Damian on 2003-05-25T02:07:39

Actually...
  • seamless integration between script and C++/Java/etc objects

<damian> Parrot will have this

  • compiles to bytecode which I can ship independently of the source

<damian> Parrot will have this

  • compiler can check for typos in member names

<damian> Perl 6 will have this

  • 2 dimensional playfield

<damian> Perl 6 will have multidimensional arrays and vectorizable functions and operations.

  • All programs should be expressible as combinations of Ook. Ook? and Ook!

<damian> Perl 5 already has this. Though I do like the idea of distinguishing the three constructs by font!
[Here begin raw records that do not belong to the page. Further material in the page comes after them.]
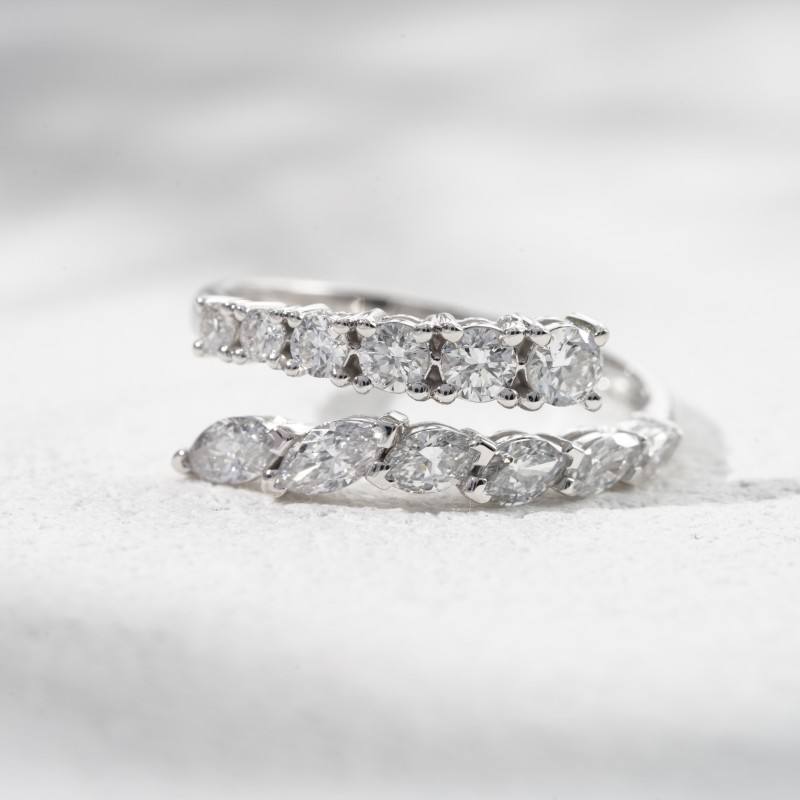 ทองคำขาว 10K AuDR1006561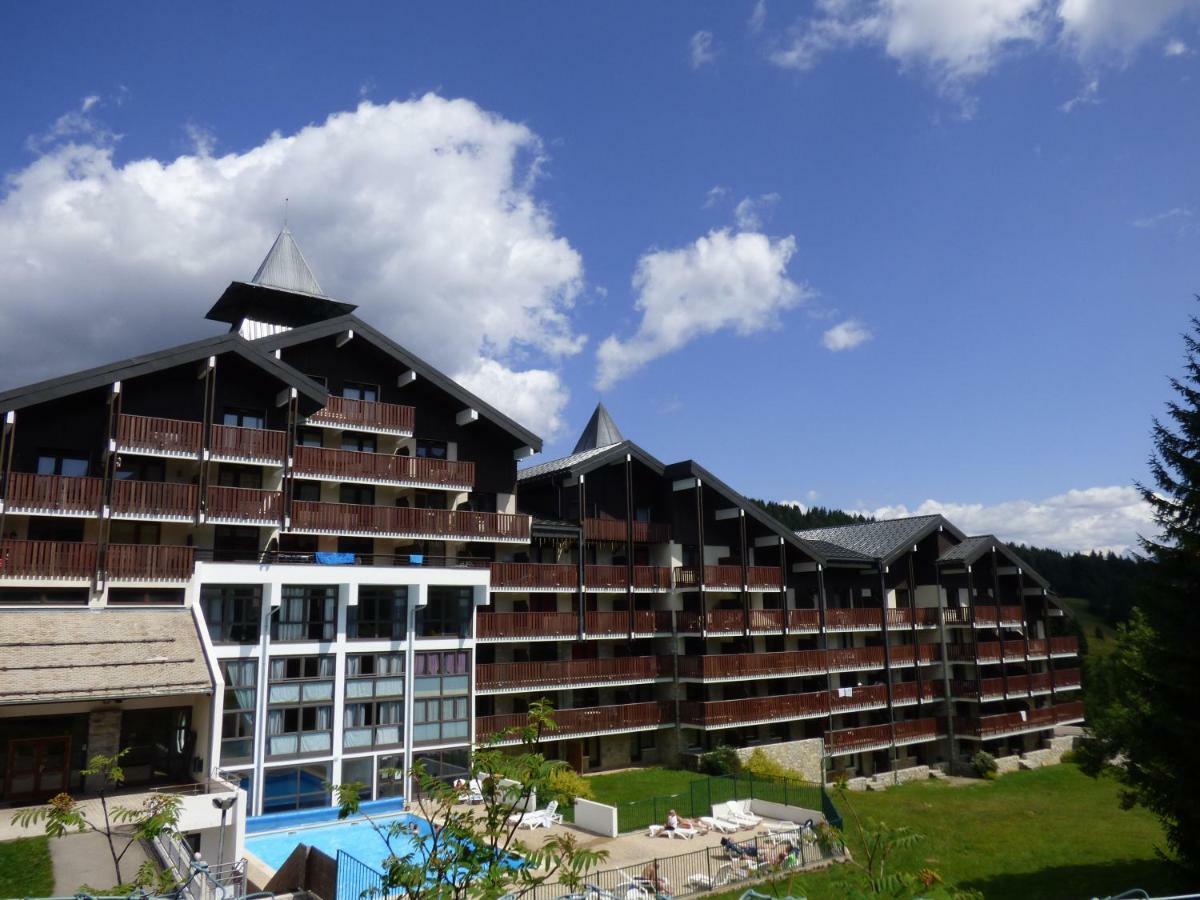 Le Genepi Daire Taninges Dış mekan fotoğraf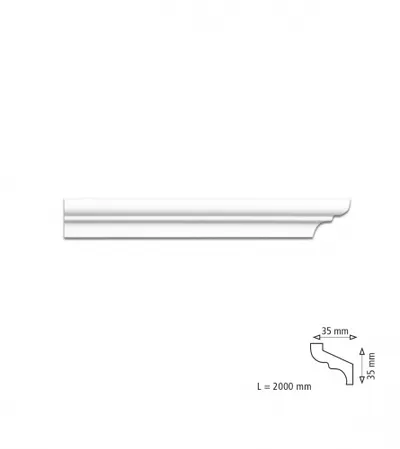 HOMESTAR Stiroporna lajsna S35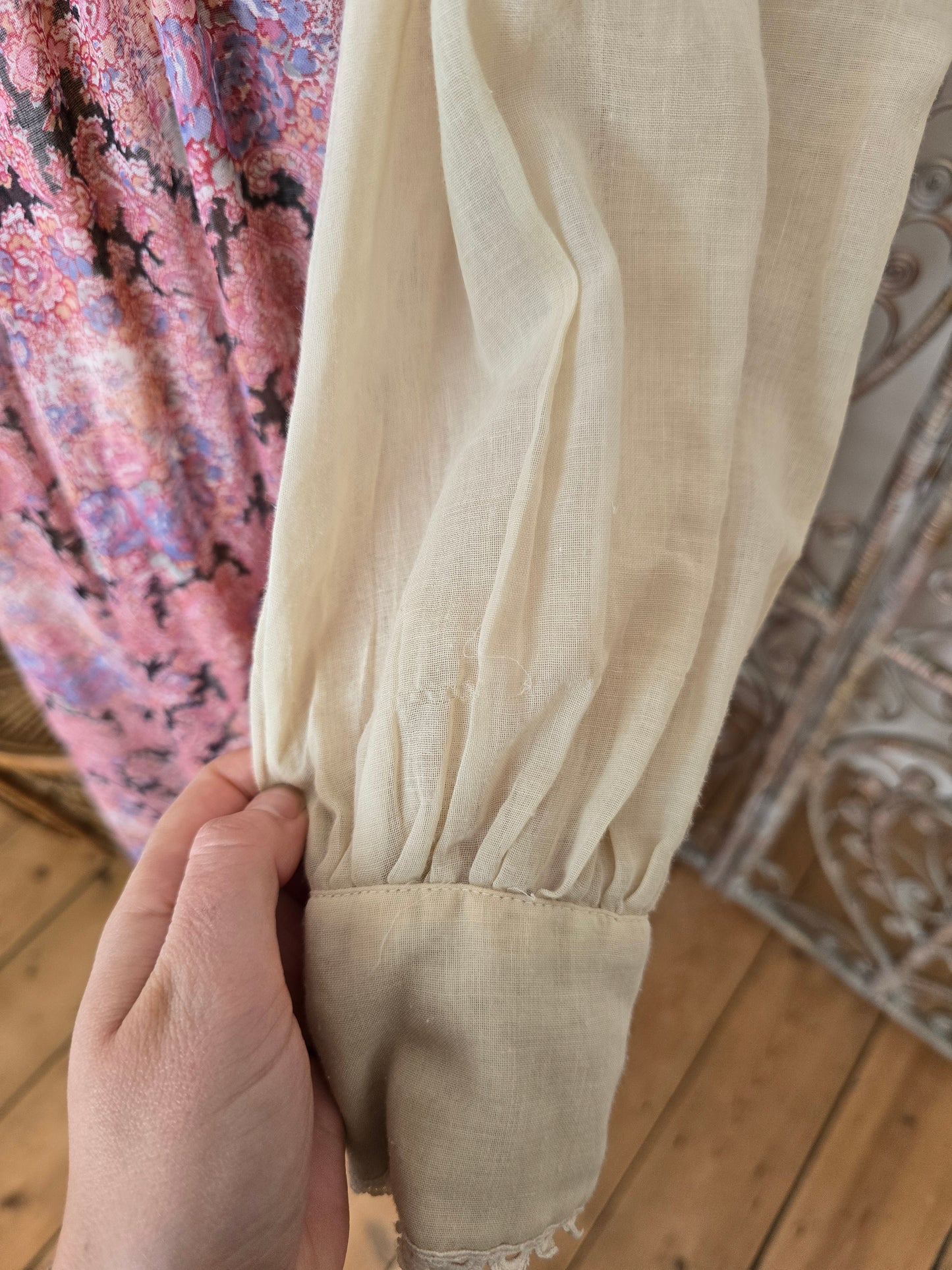 Vintage 70s Clothes Samuel Sherman maxi dress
  • Given SMU (Symmetric Multi-Universe) hardware parallel programs should run in constant time

<damian> Perl 6 will have junctions (the successor to quantum superpositions). Whether Parrot is ported to the necessary hardware, and whether the Perl 6 compiler is able to emit Parrot code that can take advantage of it are both, of course, entirely up to Dan's team. ;-)

Re:$/ Regex

chromatic on 2003-05-24T16:59:51

Yes, handling non-greedy regexes (simple alternations, bounded ranges) is possible. I could see disallowing unbounded ranges or the /m and /s flags. I wonder if that'd confuse people who don't know the implementation and the reason for the implementation, though.

Perl 6 may have what you want

Damian on 2003-05-24T03:07:13

As chromatic points out, matching regexes against an input stream complicates stream buffering considerably. But it's certainly not impossible, if you're prepared to put up with potentially having to buffer an entire input stream in the pathological cases.

Greedy regexes are troublesome for the same reason: in the edge cases you potentially have to scan an entire input to determine where to stop reading.

Nevertheless, despite those problems, I'm confident we'll be able to permit Perl 6 input streams to use a regex as an input record separator (they'll be per-filehandle, not global, in Perl 6).